I am not expert about this, so take this cum grano salis. This topic is
a mess, but I have some ideas:
1) A type system a cost, because it gives rigidity and troubles, but it
gives you something back. I I think D const/immutable/pure give you
enough back only if you look at them with the eyes of functional
programming. This means that their full potential (and return of
investiment) will be visible only when a D compiler/implementation will
manage multicores efficiently, revealing one of the true advantages of
functional programming. It will take some years at best.
2) Time ago Andrei has shown me articles that explain what's good to put
inside a class/struct and what's good to leave outside as free
module-level function, in a C++/D-like language. In this case I think
the determinant() is better to be free, because it's a generic algorithm
that often doesn't need to know how the matrix is implemented. So if you
leave it outside the class, you may use it (in theory) on other
implementations of matrices too. So this is a possibly good design:
class Matrix {
// ...
}
pure double determinant(M)(const M mat) if (IsMatrix!M) {
// ...
}
Or maybe even:
pure double determinant(M)(const M mat) if (IsSquareMatrix!M) {
// ...
}
Great that you can remember something like that, even the most C++
programmers don't know that either it is right or wrong.

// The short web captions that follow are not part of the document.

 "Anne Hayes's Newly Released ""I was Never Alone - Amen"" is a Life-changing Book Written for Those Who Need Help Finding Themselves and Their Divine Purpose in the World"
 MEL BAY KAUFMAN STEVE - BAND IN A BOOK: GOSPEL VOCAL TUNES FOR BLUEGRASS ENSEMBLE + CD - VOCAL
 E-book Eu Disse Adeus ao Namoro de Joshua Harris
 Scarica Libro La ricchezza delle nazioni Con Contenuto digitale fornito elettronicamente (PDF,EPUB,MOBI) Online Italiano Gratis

Then you want to cache determinant() because it performs a long
computation. One way to solve it is to use a simple memoize(), or
implement determinant() as opCall of a little struct that performs the
memoization. Memoization requires lot of memory and it needs a bit of
time to compare the input data with the memoized keys.

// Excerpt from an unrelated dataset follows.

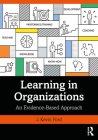 Learning in Organizations: An Evidence-Based Approach Cover Image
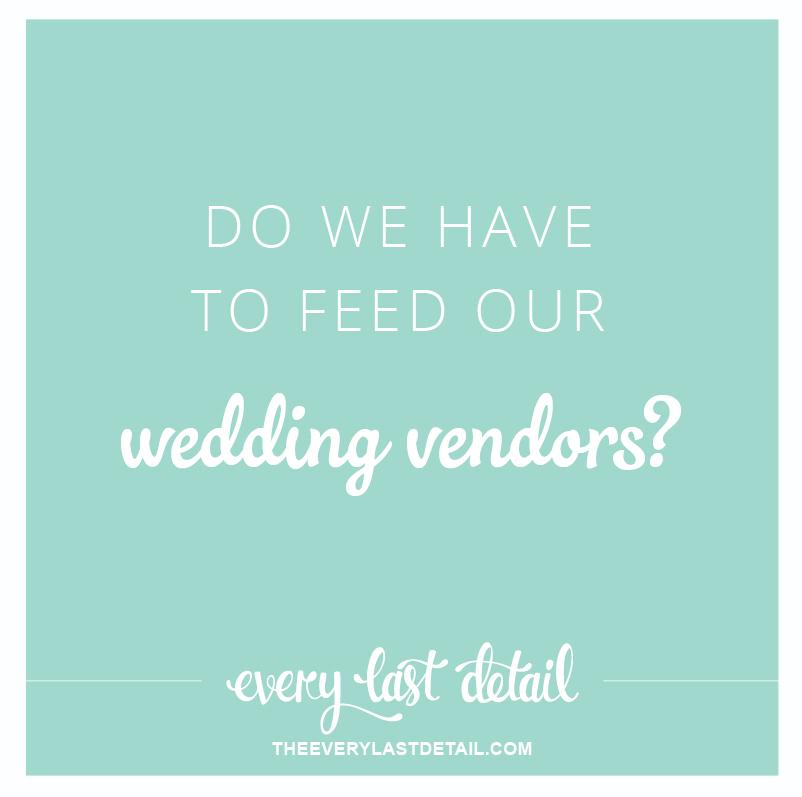 Do We Have To Feed Our Wedding Vendors? via TheELD.com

If you don't want to waste too much memory in caching data for the
memoization, then you may create an immutable matrix, and then compute
its determinant only once and store it somewhere... The memoization may
be smart and store the determinant of parts of the input data, and don't
compute it again if only part of the input changes.
The memoization saves you most of the re-computation time, but it costs
you some memory. If you don't want to pay both the re-computation time
and the memory costs used by the memoization, then you need to not use
const/immutable/pure (as done in Python) and keep the semantics of the
code in your head instead of encoded in the type system (because as I
have said D2 type system is designed for functional programming, and
C++-style const is not good enough for functional programming).
Otherwise you have to punch holes in the type system, and cast away
constness where you want, but this is a dangerous solution.
3) If you look at your program with functional programming eyes, in
Haskell the language solves your problem with lazyness managed almost
transparently by the language (so computations are performed just in
time), automatic memoization (so it often computes your determinant only
once), and immutability (so you have an immutable view of the matrix,
even if the data structure itself that implements the matrix may be able
to support a kind of "versioning", so when you want to change few of its
elements it doesn't copy of the whole matrix).
4) It will be good to have some way to memoize functions in D. But
currently there is no way to create a memoizing function that is pure.
Function purity and transitive immutability go along in pairs, so I
think D will need, as Haskell, some way to perform a pure memoization.
To do this you need "logical purity" :-) A way to solve this is to add a
built-in @memoize usable only on strongly pure functions. So you will
have:
class Matrix {
// ...
}
@memoize pure double determinant(M)(const M mat) if (IsMatrix!M) { //
strongly pure
// ...
}
If a built-in strongly pure @memoize is not possible or desired, then
you need something like a @trusted_pure to implement it manually and
hope the programmer is not doing something wrong...
Sorry for the confused answer, I am not good enough about this yet.
*lights a candle for Peyton-Jones*
Bye,
bearophile
I can understand Peter using Matrix just for example but still i have to
say.
A small vector/matrix with an extra field to memoize things perform likely
worse than their usual implementations.
That small extra field might just destroy any alignments, optimizations,
which are scarier than the computation itself.